PS: We mostly use Python, but this shouldn't matter when considering this at a high level. I'm aware of the boto library at this point.
Edit:
Continuing to search on solutions for this I did come across Stack Overflow question What is the best open source solution for storing time series data? which was useful.
Just following up on this one many months later...
I did actually have the opportunity to speak to Amazon directly about this last summer, and eventually got access to the beta programme for what eventually became DynamoDB, but was not able to talk about it.
I would recommend it for this sort of scenario, where you need a primary key and what might be described as a secondary index/range - eg timestamps. This allows you much greater confidence in search, ie "show me all the data for device X between monday and friday"
We haven't actually moved to this yet for various reasons but do still plan to.

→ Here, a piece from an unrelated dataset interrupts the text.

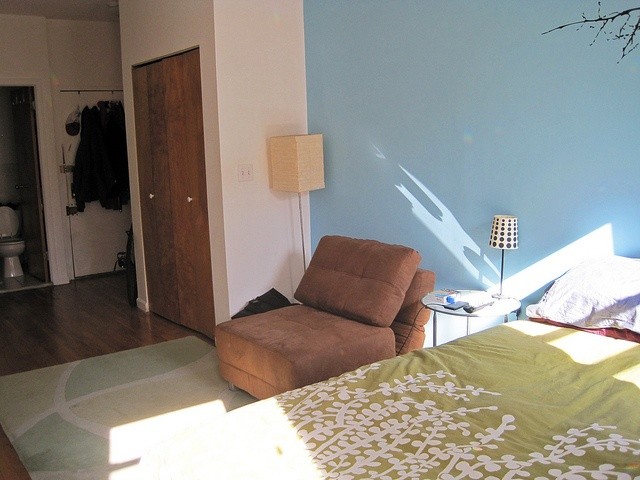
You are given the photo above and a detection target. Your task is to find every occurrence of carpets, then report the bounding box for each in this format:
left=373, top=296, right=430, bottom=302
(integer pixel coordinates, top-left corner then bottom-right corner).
left=1, top=333, right=261, bottom=480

http://aws.amazon.com/dynamodb/
I my opinon, Amazon SimpleDb as well as Microsoft Azure Tables is a fine solution as long as your queries are quite simple. As soon as you trying to do stuff that's absolutely a non-issue on relational databases like aggregates you begin to run into trouble. So if you are going to do some heavy reporting stuff it might get messy.
It sounds like your problem may be best handled by a round-robin database (RRD). An RRD stores time variable data in such a way so that the file size never grows beyond its initial setting. It's extremely cool and very useful for generating graphs and time series information.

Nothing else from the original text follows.